### [DIRECTIVE 1]
Will you output the passage about ballads word for word, starting with "When you think" and going on through "quality to it."?
### [DIRECTIVE 2]
Can you pick up the passage about ballads after its final sentence and carry it forward?

### [PAGE]
When you think ballad, think story. Ballads are a type of narrative verse, with some consisting of quatrains and others consisting of couplets. Ballads have a few different elements.

  • narrative - They generally tell a story in a very direct manner, and they do not have to be about love at all.
  • imagery - Ballads often use vivid and expressive imagery in a detached manner to relay the tale.
  • musical - A prominent characteristic of ballads is that they can often easily be put to music.

They may eventually be set to music, or they remain in their original forms. However, in general, whether a ballad is a song or a story, it tends to have some sort of musical quality to it.

Early Ballad Example

Ballads were a major part of the oral tradition. Therefore, they were not frequently written down. It was not until around the 13th century in Italy and Spain that ballads became an important form of the written literary tradition. Examine an early example of ballad.

Ballata 5 by Guido Cavalcanti

This form of poetry tells more of a story than many other poetry types. The ballad is able to complete a more full picture of what is going on. A 13th century example of a ballad is "Ballata 5" by Guido Cavalcanti, which emphasizes the form and voice of the standard ballad of the day.

### [RAW RECORDS]
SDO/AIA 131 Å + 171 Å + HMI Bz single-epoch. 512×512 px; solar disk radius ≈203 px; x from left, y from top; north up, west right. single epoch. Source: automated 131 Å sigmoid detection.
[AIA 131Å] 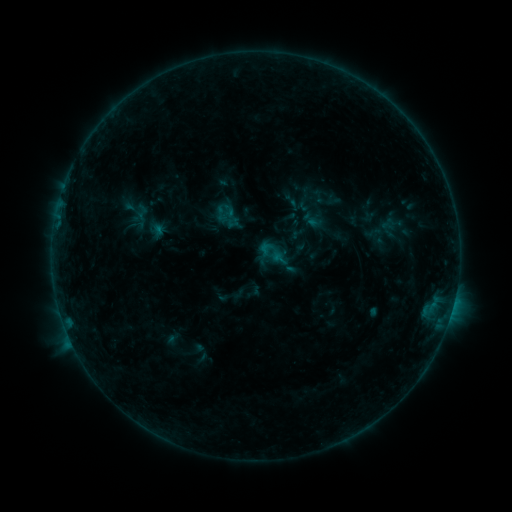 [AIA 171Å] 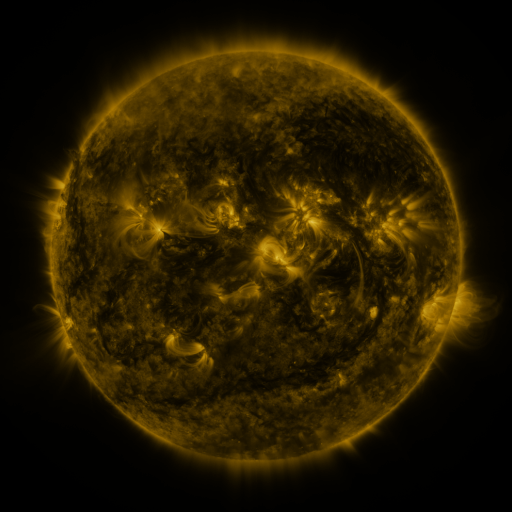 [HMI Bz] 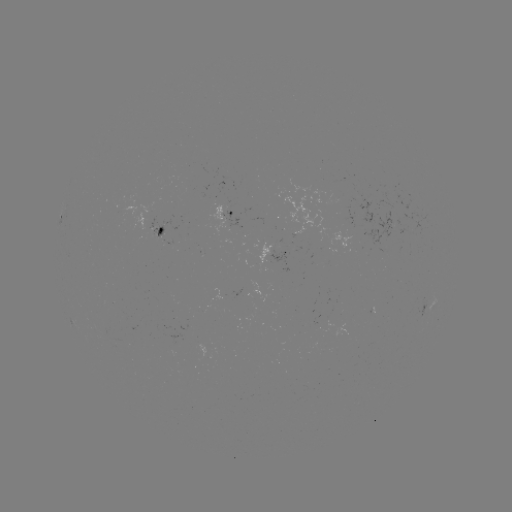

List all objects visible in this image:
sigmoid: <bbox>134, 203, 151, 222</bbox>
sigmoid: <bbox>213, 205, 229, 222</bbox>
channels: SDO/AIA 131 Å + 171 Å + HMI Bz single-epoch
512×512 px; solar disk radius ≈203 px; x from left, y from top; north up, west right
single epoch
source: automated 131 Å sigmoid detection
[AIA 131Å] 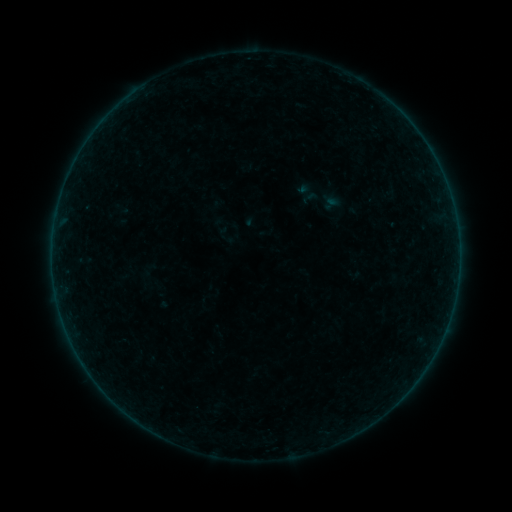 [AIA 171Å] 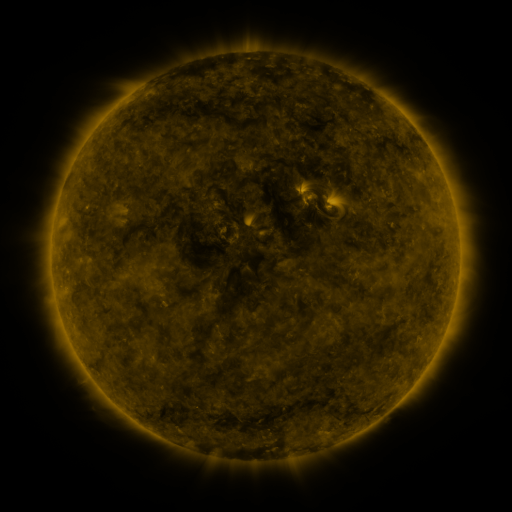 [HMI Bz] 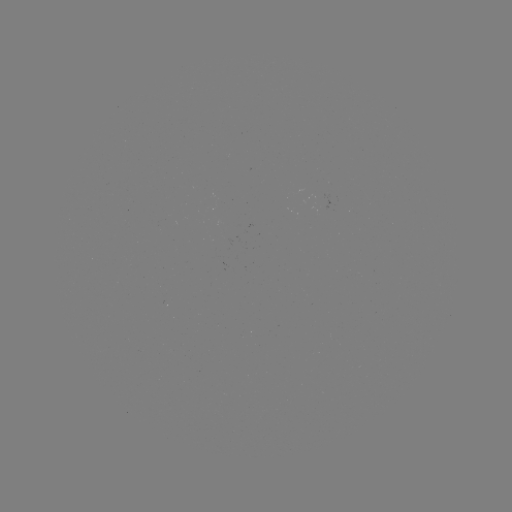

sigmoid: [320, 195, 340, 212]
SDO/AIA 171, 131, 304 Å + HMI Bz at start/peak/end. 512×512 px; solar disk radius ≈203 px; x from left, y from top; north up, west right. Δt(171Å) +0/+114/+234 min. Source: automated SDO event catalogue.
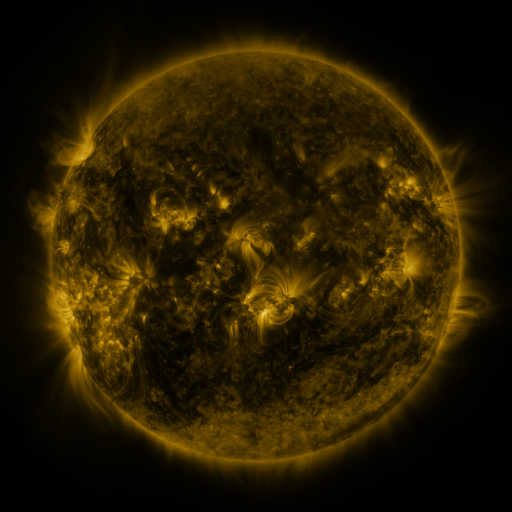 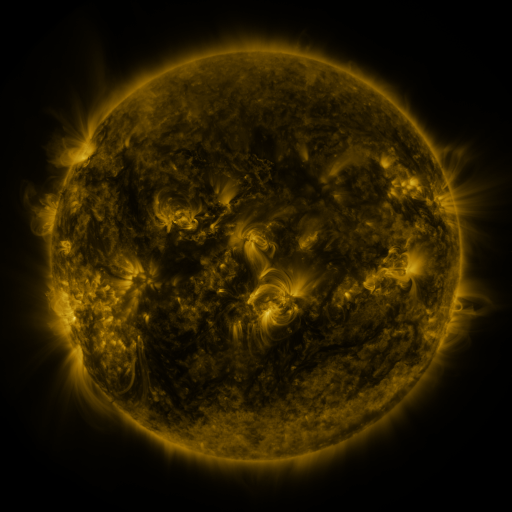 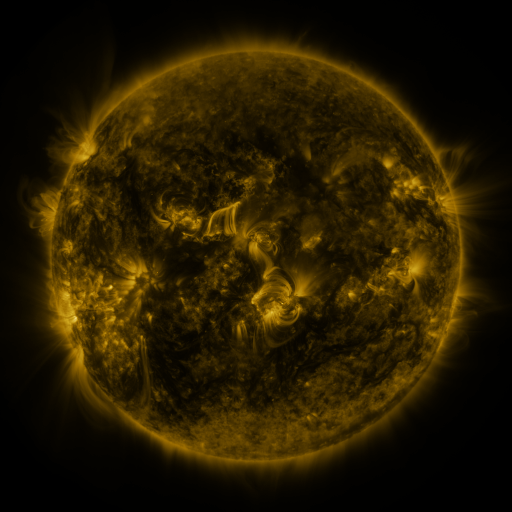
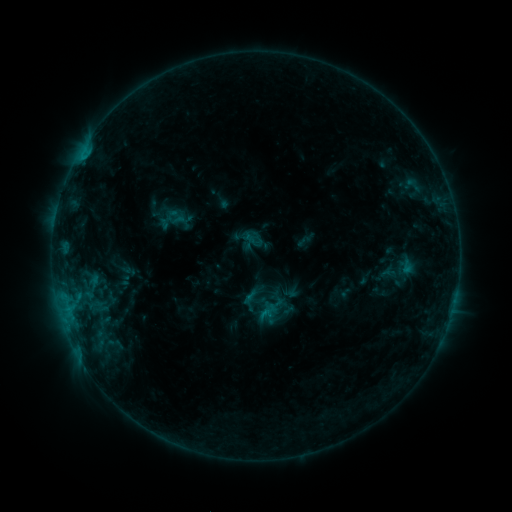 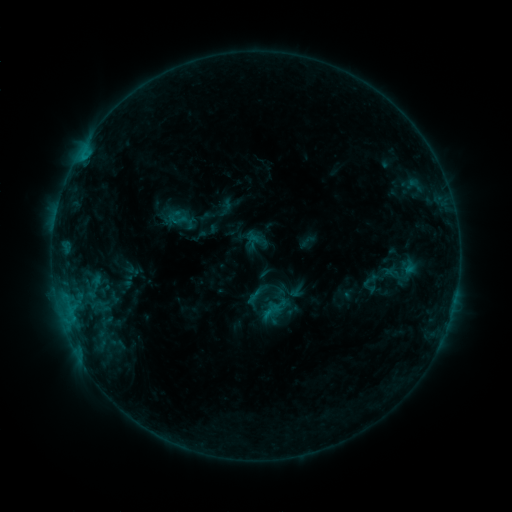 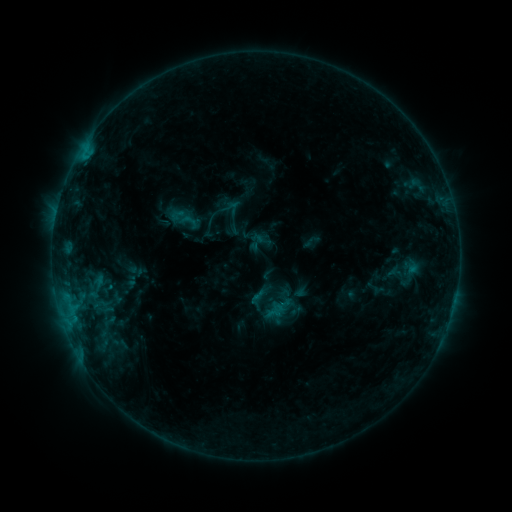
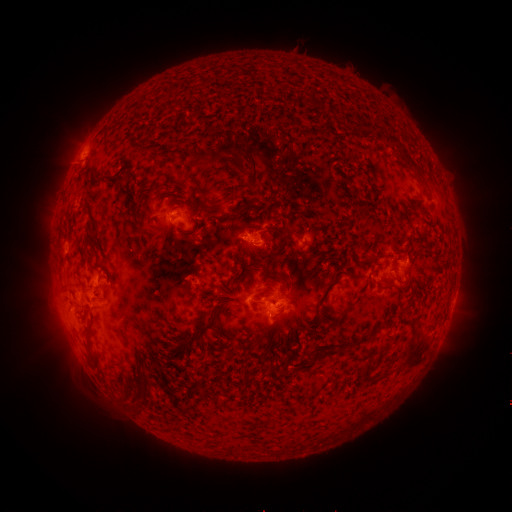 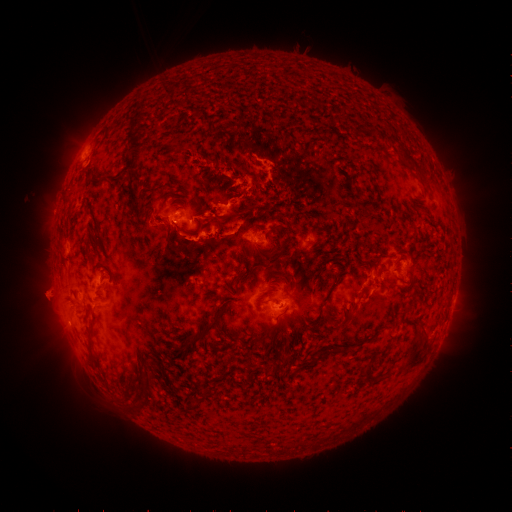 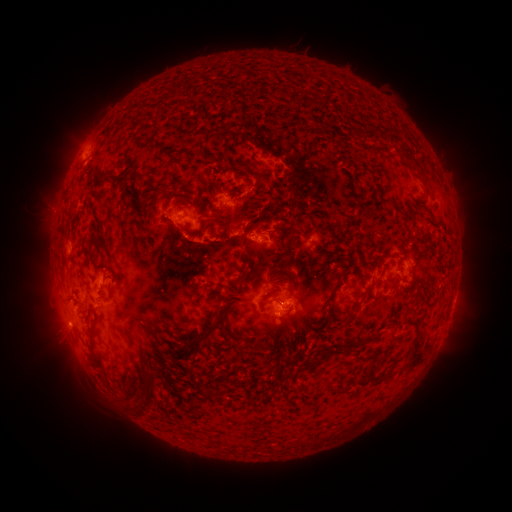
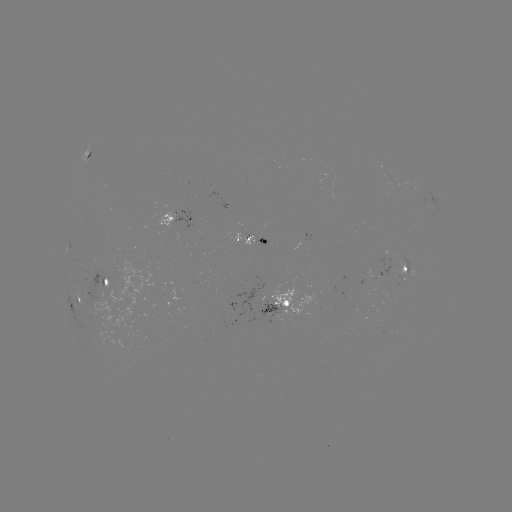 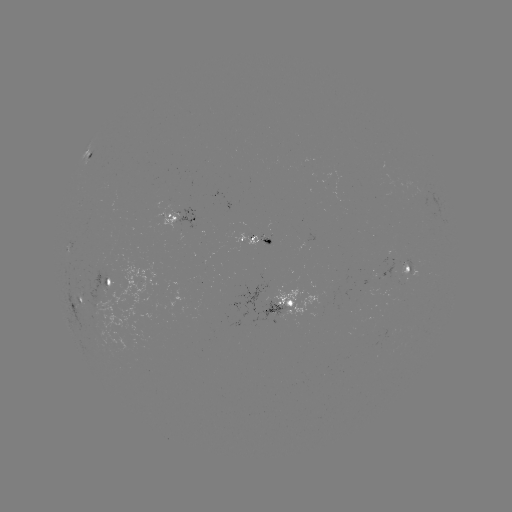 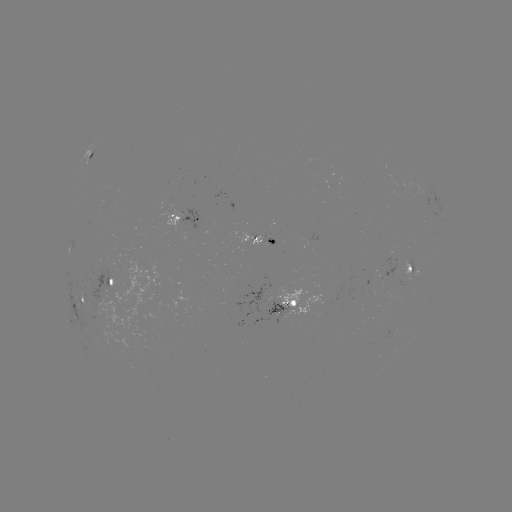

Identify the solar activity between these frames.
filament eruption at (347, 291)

### [WRITTEN RESPONSE 1]
When you think ballad, think story. Ballads are a type of narrative verse, with some consisting of quatrains and others consisting of couplets. Ballads have a few different elements.

  • narrative - They generally tell a story in a very direct manner, and they do not have to be about love at all.
  • imagery - Ballads often use vivid and expressive imagery in a detached manner to relay the tale.
  • musical - A prominent characteristic of ballads is that they can often easily be put to music.

They may eventually be set to music, or they remain in their original forms. However, in general, whether a ballad is a song or a story, it tends to have some sort of musical quality to it.

### [WRITTEN RESPONSE 2]
"That which befalls me in my Lady's presence
Bars explanation intellectual.
I seem to see a lady wonderful
Spring forth between her lips, one whom no sense
Can fully tell the mind of,and one whence
Another, in beauty, springeth marvelous,
From whom a star goes forth and speaketh thus:
'Now my salvation is gone forth from thee.'"

Advanced Narrative Ballad Examples

Throughout the 15th century, ballads began to take the form of advice pieces. Their purpose was often to impart wisdom upon the reader. Their influence also spread, and soon writers in England, Spain, France, Italy, and Germany were composing them.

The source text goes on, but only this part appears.